▸ Objectif énoncé a
Réécrivez le passage de la critique de « Ronde de nuit » allant de « L’auteur ajoute à » à « et totalement loufoque. », en y remplaçant « éléphants » par « mammouths ».
══ Document ══
« Ronde de nuit » de Terry Pratchett

Ronde de nuit est le 28ème (!) tome d’une série en apparence consacrée à l’héroïc-fantasy mais en réalité très ancré dans la science-fiction (Note du chef de rubrique : l’auteur de la critique est seul responsable de ses affirmations 😉 )… à la différence que Terry Pratchett est un genre à lui tout seul !

L’auteur ajoute à son humour décalé (et très anglais) une bonne dose de cynisme.
Jugez plutôt : l’univers du Disque-monde est porté par quatre éléphants (Bérilia, Tubul, Ti’Phon et Jérakine), eux-mêmes transportés sur la carapace gelée d’une « tortue stellaire géante » (A’Tuin), filant dans l’espace, venant de nulle part et allant vers nulle part… Sur ce monde rond et plat, avec le moyeu en guise d’Olympe, Terry Pratchett a développé un univers médiéval complexe et totalement loufoque.

La cité d’Ank-Morpok, où se déroule l’action du livre, est la plus grande des villes du Disque-monde. Les envahisseurs et les barbares y sont accueillis les bras ouverts. En effet, une fois qu’ils ont dépensé tout leur argent dans les tavernes et se sont fait voler leur chevaux, ils deviennent une minorité de plus au sein de cette ville, dirigé par un Patricien qui a endigué le crime (mais pas la corruption !) en créant des guildes. Ainsi il existe la guilde des assassins (très utilisée par les nobles politiciens), la guilde des voleurs, la guilde des marchands (comme les voleurs, mais avec moins de morale), la guilde des demoiselles « à l’affection négociable » (je vous laisse deviner), etc… En contrepartie, chaque guilde doit gérer son quartier selon des normes établies par le Patricien (avec retour sur investissements, bien entendu).
═══
══ Extraits de données ══
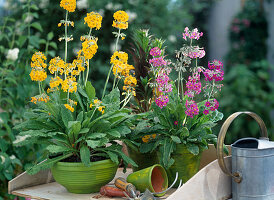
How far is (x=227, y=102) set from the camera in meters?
4.67

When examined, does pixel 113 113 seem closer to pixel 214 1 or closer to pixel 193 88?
pixel 193 88

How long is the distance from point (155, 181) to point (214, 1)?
16.6 feet

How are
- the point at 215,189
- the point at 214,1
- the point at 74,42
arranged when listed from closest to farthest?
1. the point at 215,189
2. the point at 74,42
3. the point at 214,1

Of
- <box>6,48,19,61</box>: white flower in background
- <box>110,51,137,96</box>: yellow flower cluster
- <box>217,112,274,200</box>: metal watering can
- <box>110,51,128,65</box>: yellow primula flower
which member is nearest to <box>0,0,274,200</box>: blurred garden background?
<box>6,48,19,61</box>: white flower in background

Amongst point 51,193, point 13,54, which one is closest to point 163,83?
point 51,193

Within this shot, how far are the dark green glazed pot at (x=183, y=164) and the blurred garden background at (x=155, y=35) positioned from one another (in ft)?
═══
▸ Objectif énoncé b
Recopiez sans rien changer les lignes de la liste, depuis la ligne contenant « Amongst point 51,193, point » jusqu'à la fin de la liste, les deux bornes incluses.

▸ Réponse attendue a
L’auteur ajoute à son humour décalé (et très anglais) une bonne dose de cynisme.
Jugez plutôt : l’univers du Disque-monde est porté par quatre mammouths (Bérilia, Tubul, Ti’Phon et Jérakine), eux-mêmes transportés sur la carapace gelée d’une « tortue stellaire géante » (A’Tuin), filant dans l’espace, venant de nulle part et allant vers nulle part… Sur ce monde rond et plat, avec le moyeu en guise d’Olympe, Terry Pratchett a développé un univers médiéval complexe et totalement loufoque.

▸ Réponse attendue b
Amongst point 51,193, point 13,54, which one is closest to point 163,83?
point 51,193

Within this shot, how far are the dark green glazed pot at (x=183, y=164) and the blurred garden background at (x=155, y=35) positioned from one another (in ft)?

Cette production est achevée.